Susilowati (1989) dengan menggunakan data tahun 1969 hingga 1998 dan menggunakan alat analisis pendugaan Two Stage Least Square (2SLS). Hasil penelitian menunjukkan bahwa elastisitas CPO domestic terhadap tingkat pendapatan bersifat elastis, akibat kebijaksanaan pemerintah untuk mengalokasikan sebagian besar produksi CPO guna menjamin kebutuhan bahan baku minyak goring dalam negeri, sedangkan harga CPO dalam negeri dan harga kopra tidak berpengaruh nyata.

Berdasarkan beberapa penelitian penerapan pajak eskpor pada komoditas CPO akan mengakibatkan harga CPO domestik terdistorsi oleh kebijakan harga murah, sehingga pasar domestik tidak menarik.
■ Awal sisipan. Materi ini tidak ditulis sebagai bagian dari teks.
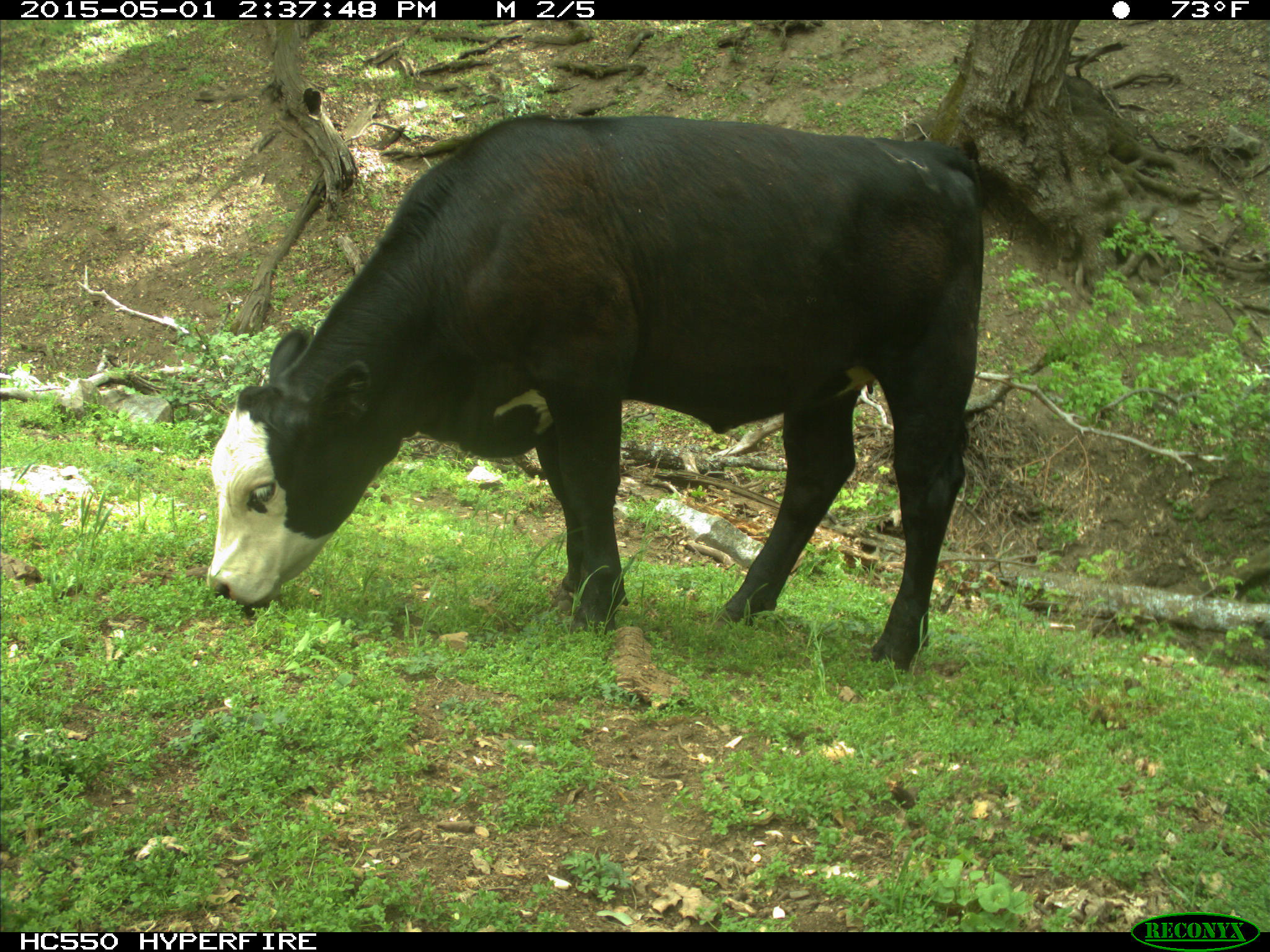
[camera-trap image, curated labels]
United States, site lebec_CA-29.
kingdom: Animalia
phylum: Chordata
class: Mammalia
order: Artiodactyla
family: Bovidae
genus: Bos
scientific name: Bos taurus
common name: domestic cow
Karena kebijakan harga murah ini maka produsen memilih untuk mengekspor CPO ke pasar dunia. Jika produsen memilih mengekspor, maka harga minyak goreng dalam negeri akan meningkat akibat kelangkaan CPO di pasar dalam negeri. Harga domestik yang meningkat tidak sejalan dengan tujuan diberlakukan pajak ekspor. Tujuan pajak ekspor adalah terjaminnya pasokan dalam negeri sehingga dapat terjadinya stabilitas harga minyak goreng dalam negeri. Selain itu kebijakan pajak ekspor memiliki dampak yang negatif terhadap daya saing CPO Indonesia dibandingkan dengan Malaysia. Pajak eskpor yang diterapkan oleh pemerintah akan mengakibatkan harga ekspor CPO Indonesia meningkat. Pajak ekspor yang mengakibatkan harga ekspor CPO Indonesia meningkat di pasar dunia mengakibatkan adanya pilihan bagi pasar dunia untuk memilih CPO dari negara lain yang harganya lebih rendah dibandingkan dengan harga CPO Indonesia. Pajak ekspor memberikan dampak yang negatif terhadap daya saing perdagangan CPO Indonesia. Harga CPO Indonesia yang tinggi seharusnya dapat membuat produsen CPO beralih ke pasar

domestik. Harga CPO dunia yang tinggi tetap membuat produsen CPO Indonesia memilih mengekspor ke pasar dunia. Pasar domestik tetap mengalami kekurangan pasokan, akibatnya harga minyak kelapa sawit domestik tetap tinggi. Sehingga kebijakan Pajak ekspor ini tidak efektif.